Dans ces conditions, en tant que détenteur de 66 % des parts de la société MGR, M. [T] reste redevable de 66 % de la dette en principal, soit 6 600 euros, et de la totalité de celle de 4 000 euros en application de l'article 700 du code de procédure civile et des dépens (2 659,57 euros) puisqu'une condamnation in solidum a été prononcée de ces chefs. Enfin M. [T] doit régler les intérêts au taux légal. Déduction faite des acomptes qui s'élèvent à 6 130,14 euros, la créance a été fixée à bon droit à 8 451,17 euros et le jugement sera confirmé sur ce point. Il y a lieu de compléter ce jugement en prévoyant qu'en cas de défaut de paiement d'une échéance à sa date exacte suivi d'une mise en demeure restée infructueuse durant 15 jours, la saisie des rémunérations sera ordonnée.
Par ailleurs, la demande en répétition de l'indu formée par M. [T] sera rejetée.

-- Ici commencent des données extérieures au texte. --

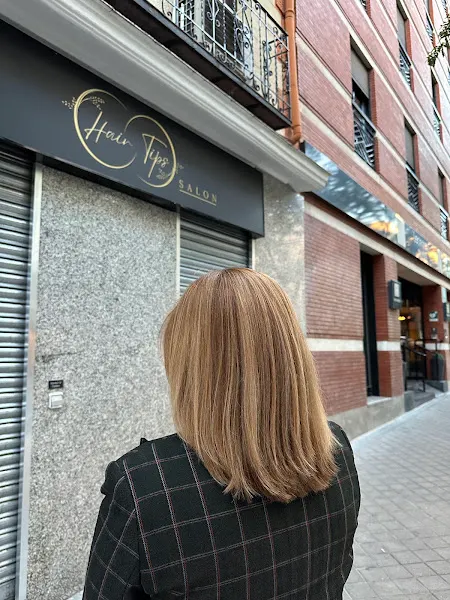 Hair Tips Salon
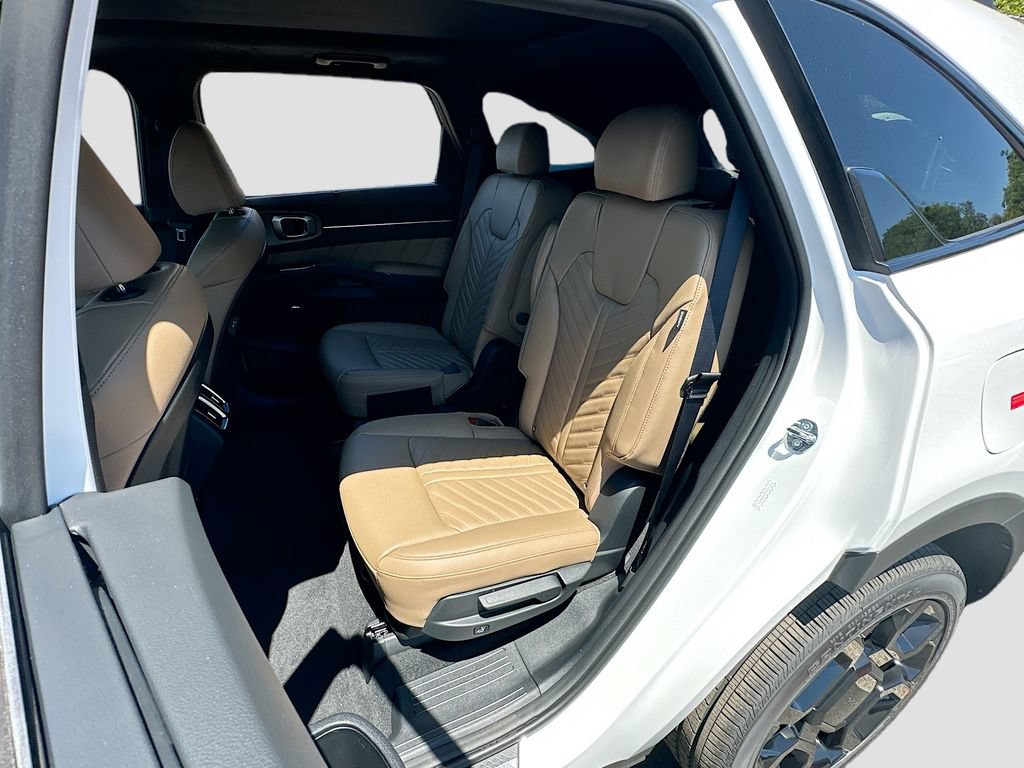 New 2026 Kia Sorento SX Prestige w/ Olive Brown Leather Package AWD/4WD image 26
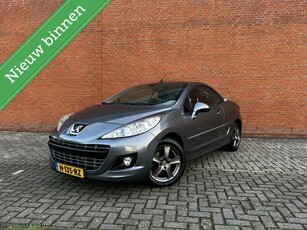 Peugeot 207 CC 1.6 VTi GriffePARKEERSENSOREN AIRCO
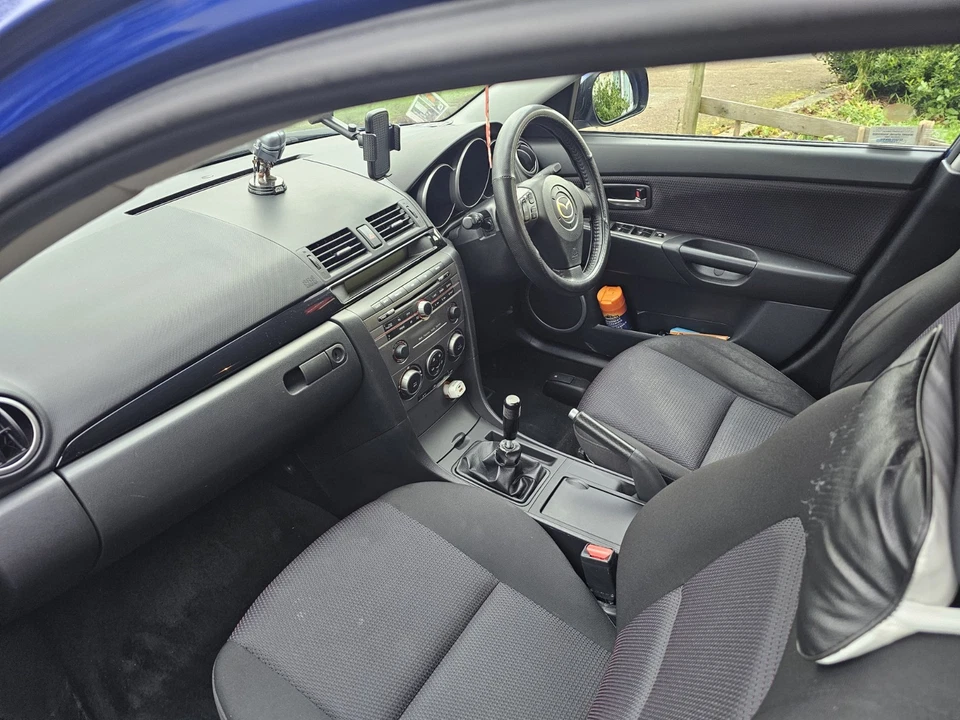 Mazda 3 2008 Model - Image 4 of 4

Mme [S] réclame au débiteur des dommages et intérêts. Conformément à l'article L 121-3 du code des procédures civiles d'exécution, le juge de l'exécution a le pouvoir de condamner le débiteur à des dommages-intérêts en cas de résistance abusive. Tel n'est pas le cas en l'espèce car M. [T] a pu, sans que son attitude ne dégénère en abus, soutenir n'être redevable que d'une partie de la dette seulement. D'ailleurs Mme [S] ne justifie pas d'un préjudice, étant rappelé que le jugement dont appel bénéficiant de l'exécution provisoire, la saisie des rémunérations est déjà en cours. Pour les mêmes raisons le présent appel ne peut être regardé comme abusif. Mme [S] sera déboutée de sa demande de dommages et intérêts
M. [T], qui succombe en son appel, sera condamné au paiement de la somme de 2 500 euros en application de l'article 700 du code de procédure civile, ainsi qu'aux dépens d'appel.
PAR CES MOTIFS
- CONFIRME le jugement en date du 3 octobre 2022 ;
y ajoutant :
- DECLARE irrecevable la demande de M. [B] [T] à fin de mainlevée de la mesure d'exécution portant sur son véhicule ;
- DIT qu'en cas de défaut de paiement par M. [B] [T] d'une échéance à sa date exacte suivi d'une mise en demeure restée infructueuse durant 15 jours, la saisie de ses rémunérations sera ordonnée ;
- DEBOUTE Mme [Z] [S] de sa demande de dommages et intérêts ;
- CONDAMNE M. [B] [T] à payer à Mme [Z] [S] la somme de 2 500 euros en application de l'article 700 du code de procédure civile ;
- CONDAMNE M. [B] [T] aux dépens d'appel ;
- DIT que la partie la plus diligente devra remettre au greffe des saisies des rémunérations du Tribunal de proximité de Palaiseau une copie du présent arrêt et de ses actes de signification.